Between 2010 and early 2011, hacktivist Aaron Schwartz tried to download academic journal papers from JSTOR, a digital repository which hid tax-payer-funded knowledge, that should be in the public domain, behind a paywall.
He was arrested and indicted by a federal grand jury on charges of wire fraud, computer fraud, unlawfully obtaining information from a protected computer, and recklessly damaging a protected computer. At the worst, he faced 50 years in prison, all for copying some articles for the benefit of others. He later apparently committed suicide.
Far from benefiting the original researchers (who do not earn a cent from the fees charged by such journals), such restrictions simply act to prevent other researchers (particularly from poorer nations) from building on existing research, slowing down scientific progress for everyone.
Indeed, researchers effectively pay to hand over the copyright of their work to a “prestigious” journal (which profits handsomely from their work) in the hopes of being recognized with jobs and promotions. Other researchers then need to pay to access said work.
While Schwartz was facing prosecution, Alexandra Elbakyan, a researcher from Kazakhstan, created Sci-Hub. The site illegally obtains and provides over 47,000,000 scientific papers and articles.
The website’s introduction:
A research paper is a special publication written by scientists to be read by other researchers. Papers are primary sources neccessary for research – for example, they contain detailed description of new results and experiments. At this time the widest possible distribution of research papers, as well as of other scientific or educational sources, is artificially restricted by copyright laws. Such laws effectively slow down the development of science in human society.
Last month, RT interviewed Sci-hub’s founder.
“There should be no obstacles to accessing knowledge, I believe,” she said. “Everyone has the right to freely participate in the cultural life of the community, to enjoy the arts and to share in scientific advancement and its benefits.”
“For me, even the purchase of one such article would be a financial setback,” Alexandra said via email. While researching her thesis, she was faced with the prospect of paying at least 300 dollars for articles that would be skimmed through once and never used again. “So I had to go about acquiring all the articles by pirate means.”

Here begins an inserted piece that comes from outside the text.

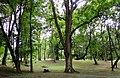 Moszczenica park.JPG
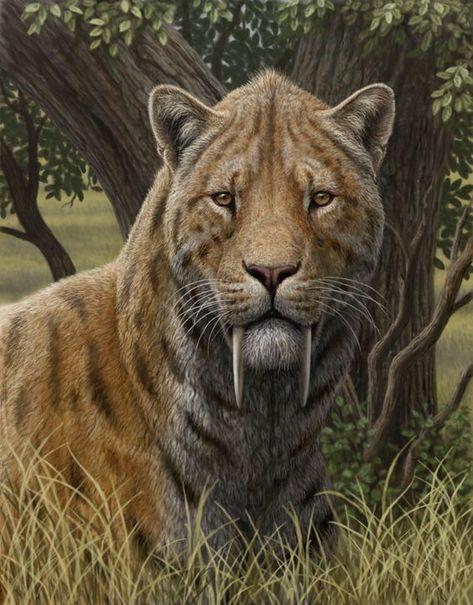380 Ideas De Animales Prehistóricos En 2021 Animales Prehistóricos Prehistorico Animales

In 2012, scientific publisher Elsevier filed a lawsuit against Sci-Hub, and was successful in late 2015 at getting a temporary injunction against Sci-Hub. However, beyond ruling in Elseivier’s favor, US courts can’t touch Sci-Hub for three reasons: First, Elbakyan has no US assets. Second, a large number of researchers are fed-up with publishers and support her endevor. Third, and by and far the most important of these reasons, Sci-Hub’s servers operate on the dark net.
“Even if legal access to [Sci-Hub] is blocked, the user can still get in through the TOR network and immediately gain access to all the articles. However, we intent to fight for free access to all information. After all, using TOR still provides obstacles. And I believe there should be no obstacles on the way to scientific knowledge,” she concluded.
An excerpt of an open letter written by researchers who boycotted Elsevier, reads:
“There are many businessmen who own knowledge today. Consider Elsevier, the largest scholarly publisher, whose 37 percent profit margin stands in sharp contrast to the rising fees, expanding student loan debt and poverty-level wages for the adjunct faculty. Elsevier owns some of the largest databases of academic material, which are licensed at prices so scandalously high that even Harvard, the richest university of the global north, has complained that it cannot afford them any longer.”